Certo é, que o sucesso de um Governo está, entre outras coisas, relacionado com a gestão que este faz dos seus segredos. Contudo, colocar as vozes que contra ele se levantam por detrás da cortina não se trata de revelar algo que não se quer que se saiba, trata-se, sim, de esconder informação útil aos cidadãos, retirando-lhes a autonomia e a hipótese de escolha.

Se foi o medo do desconhecido que nos uniu contra algo ameaçador, agora, que a ameaça se torna progressivamente mais conhecida, será pela exposição total e clara de tudo o que se sabe sobre o vírus que se voltará a unir a população de forma a que esta decida, por si, retomar o seu lugar no campo de batalha. Caso contrário, ao invés de se combater uma pandemia provocada por um novo vírus, corre-se o risco de ter que se lutar também contra o receio do autoritarismo, contra a ameaça do fascismo e os mal-entendidos do populismo – ameaças, que reais, já se fazem sentir em diversos países da Europa.

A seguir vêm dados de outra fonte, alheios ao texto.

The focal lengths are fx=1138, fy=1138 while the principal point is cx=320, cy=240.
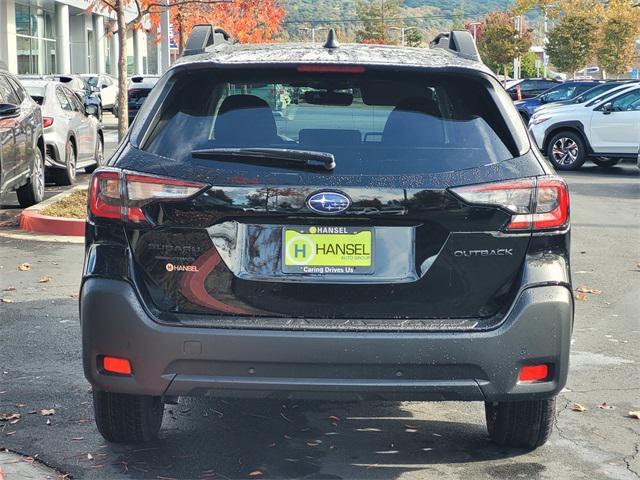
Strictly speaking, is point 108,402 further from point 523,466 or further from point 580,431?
point 580,431

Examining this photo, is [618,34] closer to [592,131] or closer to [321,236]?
[592,131]

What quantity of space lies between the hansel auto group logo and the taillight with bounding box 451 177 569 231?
3.32 ft

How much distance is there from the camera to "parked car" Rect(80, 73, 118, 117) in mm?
41156

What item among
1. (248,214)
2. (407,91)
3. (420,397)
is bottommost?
(420,397)

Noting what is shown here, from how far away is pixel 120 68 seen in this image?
639 inches

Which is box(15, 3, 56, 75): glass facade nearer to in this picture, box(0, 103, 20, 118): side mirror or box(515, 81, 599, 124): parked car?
box(515, 81, 599, 124): parked car

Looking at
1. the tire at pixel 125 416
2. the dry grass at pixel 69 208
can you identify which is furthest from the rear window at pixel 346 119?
the dry grass at pixel 69 208

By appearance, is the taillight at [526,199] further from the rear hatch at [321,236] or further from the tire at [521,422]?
the tire at [521,422]

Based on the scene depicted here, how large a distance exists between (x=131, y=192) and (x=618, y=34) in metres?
64.1

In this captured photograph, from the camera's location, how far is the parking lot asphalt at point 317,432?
483cm

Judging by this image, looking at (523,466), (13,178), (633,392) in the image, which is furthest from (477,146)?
(13,178)

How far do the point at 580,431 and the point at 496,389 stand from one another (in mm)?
1329

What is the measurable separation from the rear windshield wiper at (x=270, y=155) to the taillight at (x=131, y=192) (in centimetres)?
16

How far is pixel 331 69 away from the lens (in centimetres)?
453
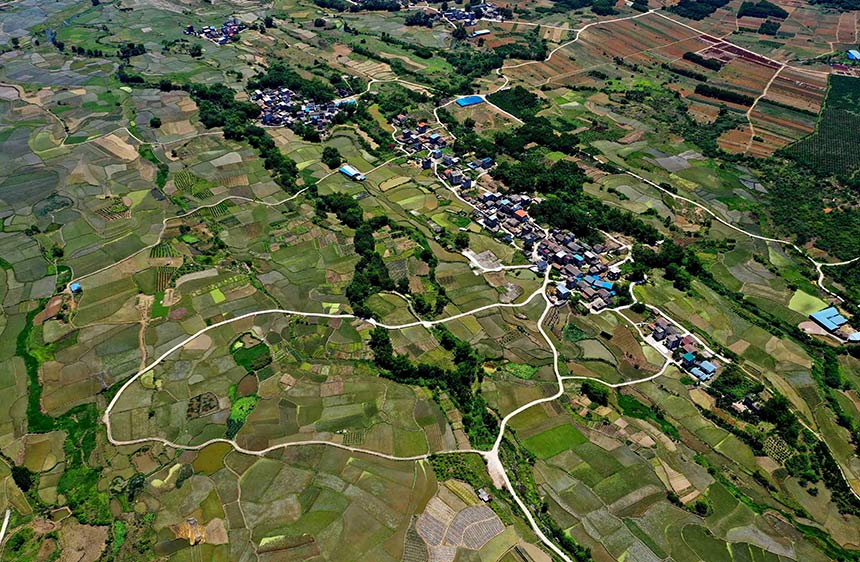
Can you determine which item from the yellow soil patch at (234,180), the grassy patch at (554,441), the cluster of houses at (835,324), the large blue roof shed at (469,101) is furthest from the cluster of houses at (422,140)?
the cluster of houses at (835,324)

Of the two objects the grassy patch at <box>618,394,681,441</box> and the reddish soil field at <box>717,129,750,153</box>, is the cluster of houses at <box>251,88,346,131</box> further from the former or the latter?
the reddish soil field at <box>717,129,750,153</box>

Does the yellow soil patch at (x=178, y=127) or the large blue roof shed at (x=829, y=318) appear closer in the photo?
the large blue roof shed at (x=829, y=318)

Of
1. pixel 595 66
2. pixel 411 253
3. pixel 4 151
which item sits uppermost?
pixel 595 66

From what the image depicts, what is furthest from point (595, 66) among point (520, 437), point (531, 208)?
point (520, 437)

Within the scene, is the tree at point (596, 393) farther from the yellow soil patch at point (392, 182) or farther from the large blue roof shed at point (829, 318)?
the yellow soil patch at point (392, 182)

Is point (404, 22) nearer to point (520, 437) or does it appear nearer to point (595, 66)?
point (595, 66)

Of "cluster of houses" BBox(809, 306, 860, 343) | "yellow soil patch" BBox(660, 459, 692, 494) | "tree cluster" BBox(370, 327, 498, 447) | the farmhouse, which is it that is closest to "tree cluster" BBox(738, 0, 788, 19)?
"cluster of houses" BBox(809, 306, 860, 343)
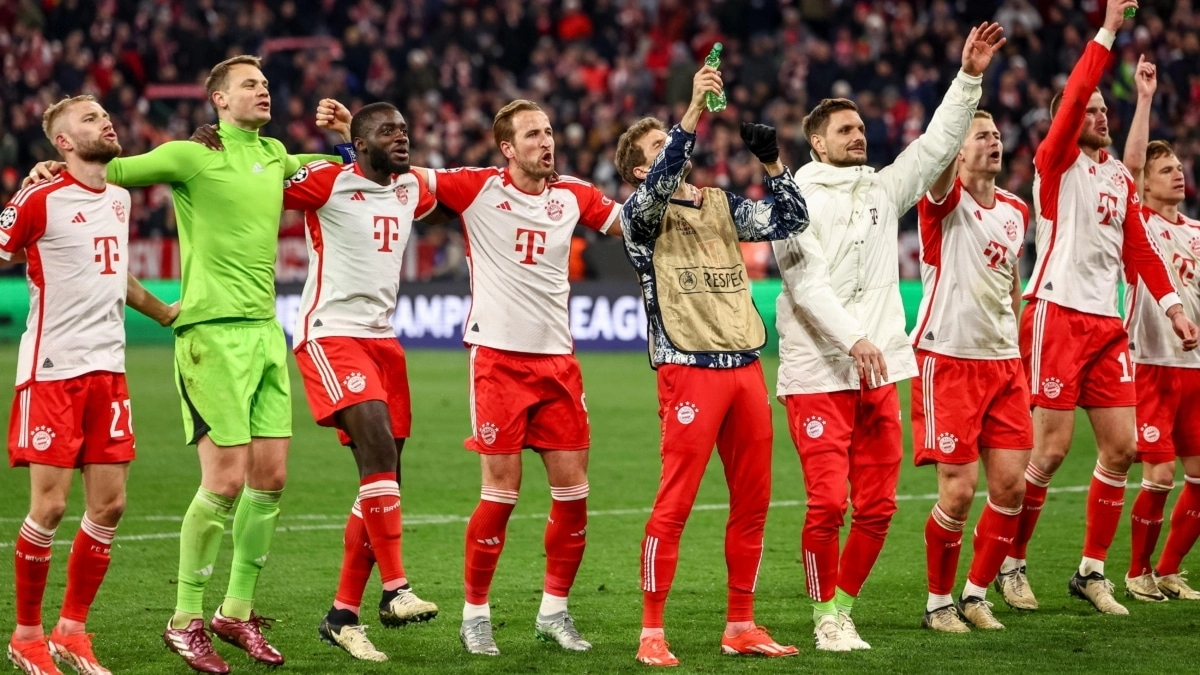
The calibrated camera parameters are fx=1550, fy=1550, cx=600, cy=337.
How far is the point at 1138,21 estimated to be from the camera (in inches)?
973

Francis Fukuyama, em The Pandemic And Political Order, diz-nos que as “populações podem ser convocadas para actos heroicos de auto-sacrifício durante algum tempo, mas não por tempo indeterminado”. E que as consequências geradas pelo sentimento de exaustão pessoal, combinado com os resultados negativos observados – “crescente taxa de desemprego, recessão prolongada, e uma dívida sem precedentes” -, conduzirão a revoltas políticas contra um alvo que, para o autor, resta saber qual será. Pergunto eu, mais alguém ainda não sabe?